Черт с ним! Пусть сидят. Игорь Иванович испытал облегчение: главное -
неприкосновенен его пакет, и улыбнулся, секретарь с трудом скрыла
расстерянность: повел себя испытуемый противоположно ожидаемому, выстрел в
холостую, с чего бы? Поправила пышные волосы с седой прядью, подсиненной
чернилами, и ринулась в повторную атаку, медленно, веско:
- Филин расположен к Кругову, ценит...
Створки лифта распахнулись, Шпындро пропустил секретаря перед собой
и, нажав последовательно кнопки - цифру и ход - сделал вид, что не принял
выпада. Зачем сейчас-то он ринулся наверх? Пакет вне опасности, а уж если
Кругов его поковырял - не помочь, а с Мордасовым так и не удалось обсудить
животрепещущее.

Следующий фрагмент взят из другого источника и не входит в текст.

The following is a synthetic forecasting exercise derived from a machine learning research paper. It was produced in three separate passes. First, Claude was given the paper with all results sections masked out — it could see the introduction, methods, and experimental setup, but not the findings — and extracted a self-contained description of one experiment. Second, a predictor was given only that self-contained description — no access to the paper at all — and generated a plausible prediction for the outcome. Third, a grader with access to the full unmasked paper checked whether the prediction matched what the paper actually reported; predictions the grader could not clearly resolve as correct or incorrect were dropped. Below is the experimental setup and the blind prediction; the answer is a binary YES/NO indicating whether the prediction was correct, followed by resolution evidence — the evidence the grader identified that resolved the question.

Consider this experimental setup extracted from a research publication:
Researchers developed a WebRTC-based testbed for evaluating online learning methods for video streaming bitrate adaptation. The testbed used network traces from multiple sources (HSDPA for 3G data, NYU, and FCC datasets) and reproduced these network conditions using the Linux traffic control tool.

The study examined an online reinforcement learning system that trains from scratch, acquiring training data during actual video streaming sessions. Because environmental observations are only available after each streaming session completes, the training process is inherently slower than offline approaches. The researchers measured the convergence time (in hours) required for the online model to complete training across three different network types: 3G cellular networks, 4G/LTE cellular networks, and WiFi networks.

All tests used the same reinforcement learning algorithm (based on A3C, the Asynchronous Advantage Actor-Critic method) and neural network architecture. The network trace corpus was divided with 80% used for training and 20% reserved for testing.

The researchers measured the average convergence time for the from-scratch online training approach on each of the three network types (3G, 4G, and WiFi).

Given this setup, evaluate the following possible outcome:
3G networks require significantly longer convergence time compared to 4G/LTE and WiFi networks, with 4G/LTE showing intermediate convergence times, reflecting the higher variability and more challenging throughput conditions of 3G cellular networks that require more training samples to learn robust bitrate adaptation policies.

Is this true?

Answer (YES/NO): NO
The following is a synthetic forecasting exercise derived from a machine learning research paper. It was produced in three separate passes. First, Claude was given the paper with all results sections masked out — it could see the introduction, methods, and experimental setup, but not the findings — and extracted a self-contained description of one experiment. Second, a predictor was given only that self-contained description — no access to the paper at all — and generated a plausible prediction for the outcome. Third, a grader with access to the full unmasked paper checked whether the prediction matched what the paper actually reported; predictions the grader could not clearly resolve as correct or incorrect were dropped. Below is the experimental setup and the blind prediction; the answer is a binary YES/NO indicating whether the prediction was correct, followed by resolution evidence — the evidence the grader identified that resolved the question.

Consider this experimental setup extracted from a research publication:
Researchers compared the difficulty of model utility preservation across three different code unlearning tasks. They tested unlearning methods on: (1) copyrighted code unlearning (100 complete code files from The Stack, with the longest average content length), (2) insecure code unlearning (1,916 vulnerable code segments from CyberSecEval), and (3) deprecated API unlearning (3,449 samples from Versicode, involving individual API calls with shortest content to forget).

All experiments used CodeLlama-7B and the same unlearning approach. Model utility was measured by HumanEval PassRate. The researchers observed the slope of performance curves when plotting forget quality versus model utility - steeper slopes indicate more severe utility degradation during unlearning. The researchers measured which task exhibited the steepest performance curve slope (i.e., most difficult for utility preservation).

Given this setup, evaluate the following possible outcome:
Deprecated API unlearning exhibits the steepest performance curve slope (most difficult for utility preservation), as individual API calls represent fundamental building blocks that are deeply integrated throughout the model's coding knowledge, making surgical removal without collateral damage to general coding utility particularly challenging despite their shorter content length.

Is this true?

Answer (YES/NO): NO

В комнате пустые столы, стулья без седоков - на счастье
никого, набрал номер Колодца, поглядывая на дверь, приказным тоном
уведомил, что привезет к мордасовской бабке-целительнице своего
начальника; за ним не заржавеет, не первый год замужем, то бишь обделывают
с Мордасовым свои дела, и должником Шпындро не привык себя числить, так
что холодность Мордасова в этом деле непонятна, тем более, что отъезд туда
- а ради чего бы он тащил эту тушу за город? - в их обоюдных интересах.
Вечером Мордасов покормил бабку, протер лосьоном, будто покрытое
корой лицо старухи, шею и подмышки, удивляясь, что бабка почти не потеет.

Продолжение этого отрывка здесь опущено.